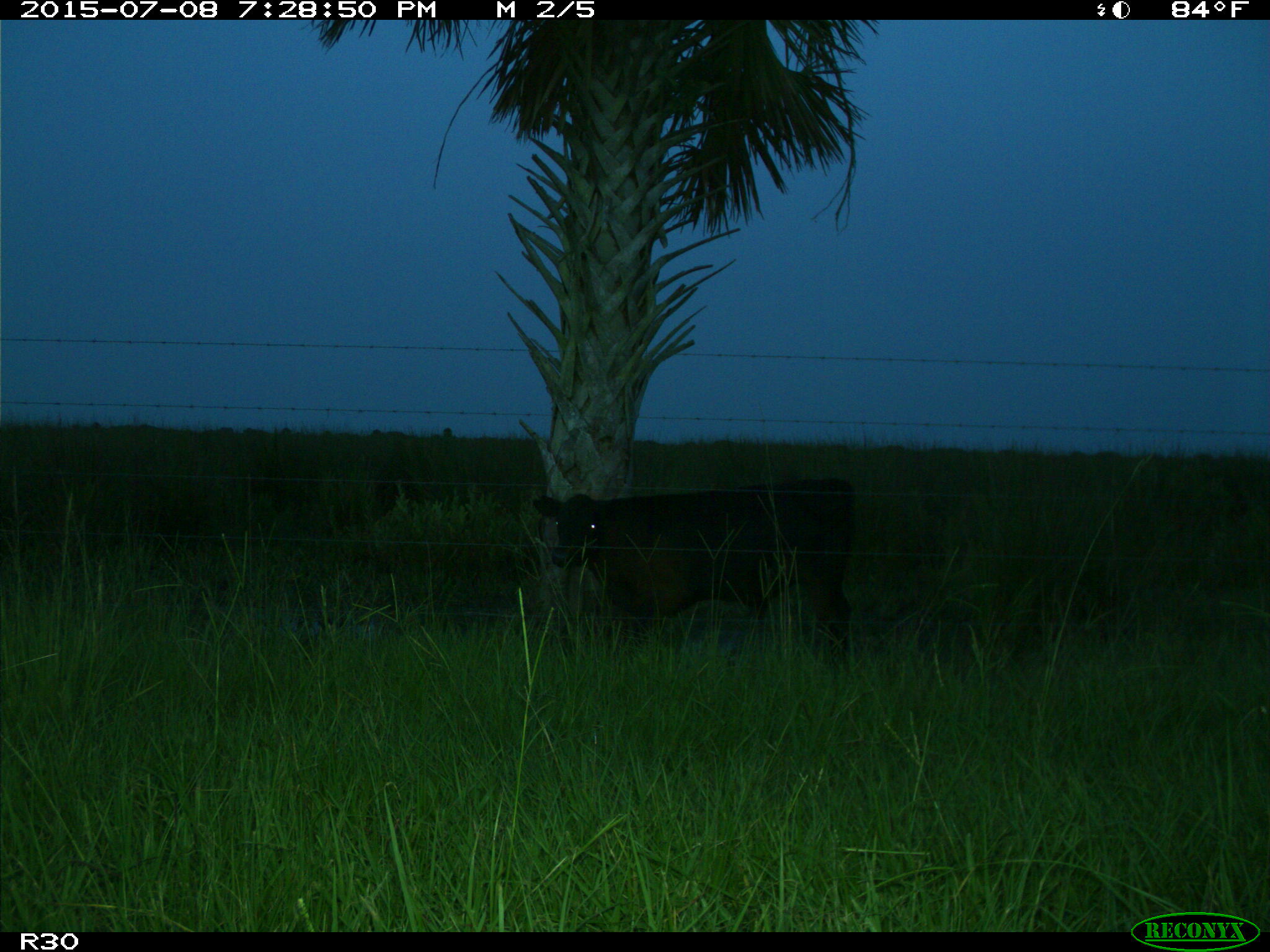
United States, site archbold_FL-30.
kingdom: Animalia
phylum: Chordata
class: Mammalia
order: Artiodactyla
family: Bovidae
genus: Bos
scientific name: Bos taurus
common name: domestic cow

--*--

▶ **Task item**: Print all entries exactly; skip the pictures.

▶ **Exercise result**:
United States, site archbold_FL-30.
kingdom: Animalia
phylum: Chordata
class: Mammalia
order: Artiodactyla
family: Bovidae
genus: Bos
scientific name: Bos taurus
common name: domestic cow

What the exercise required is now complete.